* _SOURCE TEXT_:
———

Thanks for all the replies!


----------



## SaiZo (Oct 31, 2013)

I tried to follow the second picture and look at the third picture. The cable I have does have 6 cables (3 black, 3 yellow). However, in the diagram/blueprint it seems that the connector (P2) doesn't have anything connected on pin 2, only 1,3,4,5,6. 
Do I read it wrong or am I right??

I do know that according to playtool.com is either 12v+ or not connected. This one is connected.
Should I ignore it?

Note: Trying to fire up my old GTS250 in another system using dual PSUs, hence the need for the connector (and also, I just love doing stuff like this).

The link from Norton is more accurate, but not showing what goes where. Two of the yellow cables go to one connector and the other yellow to its own molex connector.


----------



## Fourstaff (Oct 31, 2013)

Yes the middle bottom(?) connector can be left unplugged.


----------



## SaiZo (Oct 31, 2013)

Fourstaff said:


> Yes the middle bottom(?) connector can be left unplugged.



Thanks for the reply Fourstaff!
Curious however, do you perhaps know why some have it connected and some doesn't?
Is it ok if I leave it untouched?


----------



## Fourstaff (Oct 31, 2013)

SaiZo said:


> Thanks for the reply Fourstaff!
> Curious however, do you perhaps know why some have it connected and some doesn't?
> Is it ok if I leave it untouched?



idk, the one I have which came with my 660Ti has no wires to that particular hole, but I have not checked whether they work or or not. My guess is that that particular lead is not used by graphics card, just like a third of the ATX 24pin connectors.


----------



## newtekie1 (Oct 31, 2013)

The middle +12v is optional on the 6-Pin, it is required on the 8-Pin.


----------



## SaiZo (Nov 1, 2013)

Thanks for all the replies, now I can start my project and focus on soldering all the parts.
Have a great weekend everyone!


----------

———

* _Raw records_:

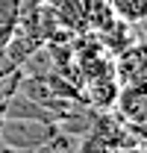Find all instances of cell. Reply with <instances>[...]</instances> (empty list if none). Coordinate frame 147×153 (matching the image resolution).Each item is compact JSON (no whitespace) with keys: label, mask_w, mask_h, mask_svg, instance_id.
Here are the masks:
<instances>
[{"label":"cell","mask_w":147,"mask_h":153,"mask_svg":"<svg viewBox=\"0 0 147 153\" xmlns=\"http://www.w3.org/2000/svg\"><path fill=\"white\" fill-rule=\"evenodd\" d=\"M59 133L53 121H38V118H3L0 121V144L12 150H38Z\"/></svg>","instance_id":"6da1fadb"},{"label":"cell","mask_w":147,"mask_h":153,"mask_svg":"<svg viewBox=\"0 0 147 153\" xmlns=\"http://www.w3.org/2000/svg\"><path fill=\"white\" fill-rule=\"evenodd\" d=\"M124 124L129 127H138L144 130V118H147V94H144V82H135V85H121L118 94H115V103H112Z\"/></svg>","instance_id":"7a4b0ae2"},{"label":"cell","mask_w":147,"mask_h":153,"mask_svg":"<svg viewBox=\"0 0 147 153\" xmlns=\"http://www.w3.org/2000/svg\"><path fill=\"white\" fill-rule=\"evenodd\" d=\"M112 62V76L118 79V85H135V82H144V71H147V59H144V44L135 41L124 47L121 53H115Z\"/></svg>","instance_id":"3957f363"},{"label":"cell","mask_w":147,"mask_h":153,"mask_svg":"<svg viewBox=\"0 0 147 153\" xmlns=\"http://www.w3.org/2000/svg\"><path fill=\"white\" fill-rule=\"evenodd\" d=\"M59 30L85 33V0H50Z\"/></svg>","instance_id":"277c9868"},{"label":"cell","mask_w":147,"mask_h":153,"mask_svg":"<svg viewBox=\"0 0 147 153\" xmlns=\"http://www.w3.org/2000/svg\"><path fill=\"white\" fill-rule=\"evenodd\" d=\"M118 21V15L112 12L109 0H85V30L103 36L112 24Z\"/></svg>","instance_id":"5b68a950"},{"label":"cell","mask_w":147,"mask_h":153,"mask_svg":"<svg viewBox=\"0 0 147 153\" xmlns=\"http://www.w3.org/2000/svg\"><path fill=\"white\" fill-rule=\"evenodd\" d=\"M109 6L121 21L129 24H141L147 18V0H109Z\"/></svg>","instance_id":"8992f818"},{"label":"cell","mask_w":147,"mask_h":153,"mask_svg":"<svg viewBox=\"0 0 147 153\" xmlns=\"http://www.w3.org/2000/svg\"><path fill=\"white\" fill-rule=\"evenodd\" d=\"M74 153H112L106 144H100L97 138H94L91 133H85V135H79V141H76V150Z\"/></svg>","instance_id":"52a82bcc"},{"label":"cell","mask_w":147,"mask_h":153,"mask_svg":"<svg viewBox=\"0 0 147 153\" xmlns=\"http://www.w3.org/2000/svg\"><path fill=\"white\" fill-rule=\"evenodd\" d=\"M118 153H144V150H141V144H135V147H124V150H118Z\"/></svg>","instance_id":"ba28073f"},{"label":"cell","mask_w":147,"mask_h":153,"mask_svg":"<svg viewBox=\"0 0 147 153\" xmlns=\"http://www.w3.org/2000/svg\"><path fill=\"white\" fill-rule=\"evenodd\" d=\"M0 153H15L12 147H6V144H0Z\"/></svg>","instance_id":"9c48e42d"}]
</instances>
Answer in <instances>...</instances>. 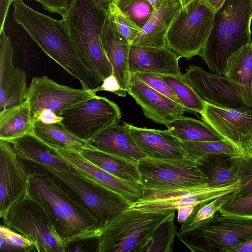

———

* _WORK TO BE COMPLETED_:
Reproduce the stretch of the forum thread on the graphics card power connector from "Note: Trying to" through "stuff like this).".

* _SOLUTION_:
Note: Trying to fire up my old GTS250 in another system using dual PSUs, hence the need for the connector (and also, I just love doing stuff like this).